As an industry spokesman and annealing expert put it in this SNL article, Consumers (and now, current Palisades owner Entergy) have chosen instead to "sharpen their pencils." Alternative embrittlement risk assessment methodologies would be applied, et voilà, everything was magically fine again, on paper at least.

Although Palisades has done this numerous times since it first exceeded embrittlement safety limits in 1981, just ten years into operations, none was worse so than the November 2015 rubber-stamps by the NRC Commissioners and NRC staff, granting Palisades another 16 years (till 2031) of embrittlement good-to-go/get-out-of-jail-free-card status.

Ironically enough, in the lead article of his June 2011 Associated Press four-part exposé "Aging Nukes," investigative reporter Jeff Donn cited that very phrase of "sharpening the pencil," as a euphemism for regulatory rollbacks (some refer to it as "pencil whipping," or "pencil engineering"). And Donn's top example of "pencil sharpening" and regulatory rollback was RPV embrittlement/PTS risk.
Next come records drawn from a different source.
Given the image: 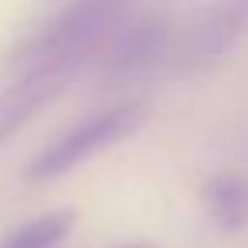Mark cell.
I'll return each mask as SVG.
<instances>
[{
    "mask_svg": "<svg viewBox=\"0 0 248 248\" xmlns=\"http://www.w3.org/2000/svg\"><path fill=\"white\" fill-rule=\"evenodd\" d=\"M112 4H72L34 28L11 55L7 75H24L41 65H85L99 48L102 34L116 21Z\"/></svg>",
    "mask_w": 248,
    "mask_h": 248,
    "instance_id": "cell-1",
    "label": "cell"
},
{
    "mask_svg": "<svg viewBox=\"0 0 248 248\" xmlns=\"http://www.w3.org/2000/svg\"><path fill=\"white\" fill-rule=\"evenodd\" d=\"M143 116H146V109L140 102H119L112 109H102V112L89 116L85 123H78L68 133H62L55 143H48L31 160L28 180H55L62 173L75 170L78 163H85L99 150H109L112 143L126 140L143 123Z\"/></svg>",
    "mask_w": 248,
    "mask_h": 248,
    "instance_id": "cell-2",
    "label": "cell"
},
{
    "mask_svg": "<svg viewBox=\"0 0 248 248\" xmlns=\"http://www.w3.org/2000/svg\"><path fill=\"white\" fill-rule=\"evenodd\" d=\"M82 65H41L24 75H14L0 92V146H7L17 129H24L48 102H55Z\"/></svg>",
    "mask_w": 248,
    "mask_h": 248,
    "instance_id": "cell-3",
    "label": "cell"
},
{
    "mask_svg": "<svg viewBox=\"0 0 248 248\" xmlns=\"http://www.w3.org/2000/svg\"><path fill=\"white\" fill-rule=\"evenodd\" d=\"M167 48V24L156 14L133 17L112 34L109 45V72L112 75H136L150 68Z\"/></svg>",
    "mask_w": 248,
    "mask_h": 248,
    "instance_id": "cell-4",
    "label": "cell"
},
{
    "mask_svg": "<svg viewBox=\"0 0 248 248\" xmlns=\"http://www.w3.org/2000/svg\"><path fill=\"white\" fill-rule=\"evenodd\" d=\"M245 7H221L214 11L204 24L194 28L187 48H184V58L194 62V65H204L207 58H217L221 51H228V45L241 34L245 28Z\"/></svg>",
    "mask_w": 248,
    "mask_h": 248,
    "instance_id": "cell-5",
    "label": "cell"
},
{
    "mask_svg": "<svg viewBox=\"0 0 248 248\" xmlns=\"http://www.w3.org/2000/svg\"><path fill=\"white\" fill-rule=\"evenodd\" d=\"M204 204L214 224L224 231L248 224V180L241 173H214L204 184Z\"/></svg>",
    "mask_w": 248,
    "mask_h": 248,
    "instance_id": "cell-6",
    "label": "cell"
},
{
    "mask_svg": "<svg viewBox=\"0 0 248 248\" xmlns=\"http://www.w3.org/2000/svg\"><path fill=\"white\" fill-rule=\"evenodd\" d=\"M72 228H75V211H51L11 231L0 241V248H55Z\"/></svg>",
    "mask_w": 248,
    "mask_h": 248,
    "instance_id": "cell-7",
    "label": "cell"
},
{
    "mask_svg": "<svg viewBox=\"0 0 248 248\" xmlns=\"http://www.w3.org/2000/svg\"><path fill=\"white\" fill-rule=\"evenodd\" d=\"M116 248H150V245H116Z\"/></svg>",
    "mask_w": 248,
    "mask_h": 248,
    "instance_id": "cell-8",
    "label": "cell"
}]
</instances>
Based on numerous admissions by NRC staff, it is fair to say that Palisades has the worst embrittled RPV in the U.S.

The SNL article also mentions other Pressurized Water Reactors (PWRs) across the U.S. at the top of the list for worst embrittled. They include: Point Beach Unit 2 in WI (also on the Lake Michigan shore, like Palisades); Indian Point Unit 3 in NY near NYC (also owned by Entergy, like Palisades); Diablo Canyon Unit 1 on the Pacific Coast in CA; and Beaver Valley Unit 1 in N.W. PA near the OH border (owned by FirstEnergy Nuclear Operating Company, which also owns Davis-Besse in OH, which also has a significant RPV embrittlement problem). This list of worst embrittled reactors in the U.S. was provided by the NRC, during a Palisades-related NRC Webinar that concerned citizen pressure forced the agency to hold in March 2013 (as summarized by NRC a month later; see Page 5 of 15 on the PDF counter (point #4) for the list of most embrittled reactors).
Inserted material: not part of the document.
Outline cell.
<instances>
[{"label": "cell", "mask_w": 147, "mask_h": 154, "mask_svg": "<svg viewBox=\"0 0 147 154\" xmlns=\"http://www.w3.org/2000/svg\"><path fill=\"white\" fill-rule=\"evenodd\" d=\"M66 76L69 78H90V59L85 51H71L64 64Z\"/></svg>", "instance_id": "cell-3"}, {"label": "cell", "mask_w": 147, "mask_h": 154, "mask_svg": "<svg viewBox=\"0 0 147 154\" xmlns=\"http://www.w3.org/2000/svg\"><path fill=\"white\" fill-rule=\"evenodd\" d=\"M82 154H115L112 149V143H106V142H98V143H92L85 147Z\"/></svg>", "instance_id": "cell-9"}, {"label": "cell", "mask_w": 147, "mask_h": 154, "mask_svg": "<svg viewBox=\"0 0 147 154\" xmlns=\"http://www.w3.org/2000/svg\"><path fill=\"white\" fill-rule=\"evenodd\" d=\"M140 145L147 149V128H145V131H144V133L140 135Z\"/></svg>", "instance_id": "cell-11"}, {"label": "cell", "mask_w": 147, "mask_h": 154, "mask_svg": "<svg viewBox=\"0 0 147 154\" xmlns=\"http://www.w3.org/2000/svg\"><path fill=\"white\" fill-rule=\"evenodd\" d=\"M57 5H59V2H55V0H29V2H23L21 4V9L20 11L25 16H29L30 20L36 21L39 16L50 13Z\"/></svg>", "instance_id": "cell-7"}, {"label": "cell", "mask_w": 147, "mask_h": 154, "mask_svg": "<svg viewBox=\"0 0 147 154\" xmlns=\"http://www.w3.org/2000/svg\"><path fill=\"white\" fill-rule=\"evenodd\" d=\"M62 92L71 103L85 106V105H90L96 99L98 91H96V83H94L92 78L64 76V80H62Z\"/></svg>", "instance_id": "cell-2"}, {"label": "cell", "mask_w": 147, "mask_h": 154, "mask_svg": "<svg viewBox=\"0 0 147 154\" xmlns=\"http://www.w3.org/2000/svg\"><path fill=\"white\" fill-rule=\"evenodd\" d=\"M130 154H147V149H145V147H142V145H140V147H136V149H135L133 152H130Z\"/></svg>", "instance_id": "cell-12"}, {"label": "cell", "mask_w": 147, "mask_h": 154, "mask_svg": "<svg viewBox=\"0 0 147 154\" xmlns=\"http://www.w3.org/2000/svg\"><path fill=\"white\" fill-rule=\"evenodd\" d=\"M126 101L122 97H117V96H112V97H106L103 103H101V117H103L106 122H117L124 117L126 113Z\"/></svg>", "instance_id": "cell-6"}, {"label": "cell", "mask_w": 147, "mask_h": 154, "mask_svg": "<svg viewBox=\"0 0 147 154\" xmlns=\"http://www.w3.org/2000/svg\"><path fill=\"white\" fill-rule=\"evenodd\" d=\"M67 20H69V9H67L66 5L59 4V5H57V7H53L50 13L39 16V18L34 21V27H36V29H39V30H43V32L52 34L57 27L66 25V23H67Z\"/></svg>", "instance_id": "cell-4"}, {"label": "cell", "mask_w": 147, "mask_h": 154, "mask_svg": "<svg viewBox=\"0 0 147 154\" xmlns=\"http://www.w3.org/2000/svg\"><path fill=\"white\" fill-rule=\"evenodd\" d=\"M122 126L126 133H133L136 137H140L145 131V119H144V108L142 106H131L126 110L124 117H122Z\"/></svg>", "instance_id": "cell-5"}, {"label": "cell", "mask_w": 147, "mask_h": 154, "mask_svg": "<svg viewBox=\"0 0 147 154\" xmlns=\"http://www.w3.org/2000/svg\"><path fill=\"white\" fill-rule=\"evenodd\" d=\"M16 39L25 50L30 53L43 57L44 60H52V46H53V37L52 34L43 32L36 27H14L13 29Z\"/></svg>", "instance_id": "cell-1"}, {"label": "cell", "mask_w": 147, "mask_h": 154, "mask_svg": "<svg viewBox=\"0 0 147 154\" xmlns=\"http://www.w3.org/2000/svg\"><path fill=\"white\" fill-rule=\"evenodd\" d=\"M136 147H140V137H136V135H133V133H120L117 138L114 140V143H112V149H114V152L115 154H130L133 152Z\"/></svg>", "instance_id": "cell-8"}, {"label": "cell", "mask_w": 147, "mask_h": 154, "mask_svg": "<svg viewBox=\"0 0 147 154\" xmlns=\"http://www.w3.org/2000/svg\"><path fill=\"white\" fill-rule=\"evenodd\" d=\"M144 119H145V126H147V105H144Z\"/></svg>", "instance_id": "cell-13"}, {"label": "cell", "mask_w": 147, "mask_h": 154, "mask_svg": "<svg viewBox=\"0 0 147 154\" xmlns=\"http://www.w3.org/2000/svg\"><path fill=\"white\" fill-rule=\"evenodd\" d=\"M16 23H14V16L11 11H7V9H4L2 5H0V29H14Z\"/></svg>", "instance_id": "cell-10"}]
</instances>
Given the Palisades' precedent, these other nuclear utilities, with dangerously embrittled RPVs, can be expected to pursue similar "regulatory relief" from NRC, in order to continue operating their age-degraded reactors, at increasing peril to those living downwind and downstream.
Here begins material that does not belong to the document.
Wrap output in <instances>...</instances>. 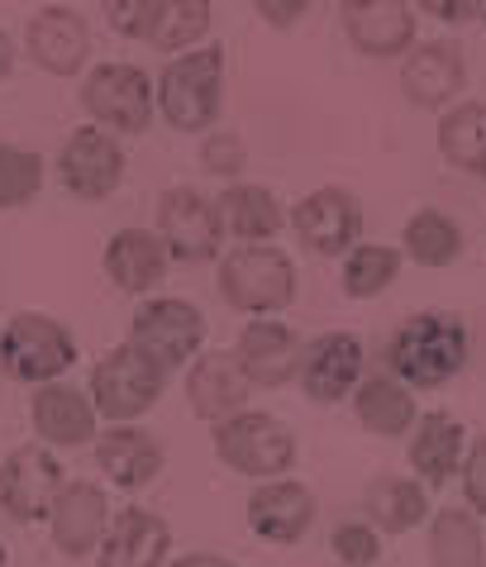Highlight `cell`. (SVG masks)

NRC Region 3 Administrator Chuck Casto (who had been NRC's eyes and ears on the ground in Japan, beginning just days after the Fukushima nuclear catastrophe began, and continuing for nine months), during a meeting in South Haven, Michigan (a few miles from Palisades) with NRC Commissioner William Magwood IV at the end of March 2013, revealed his astonishment that 120 concerned local residents and environmental group representatives had taken part in the Webinar, and asked questions, such as "What are the worst embrittled RPVs in the U.S.?," leading to NRC's admissions cited above.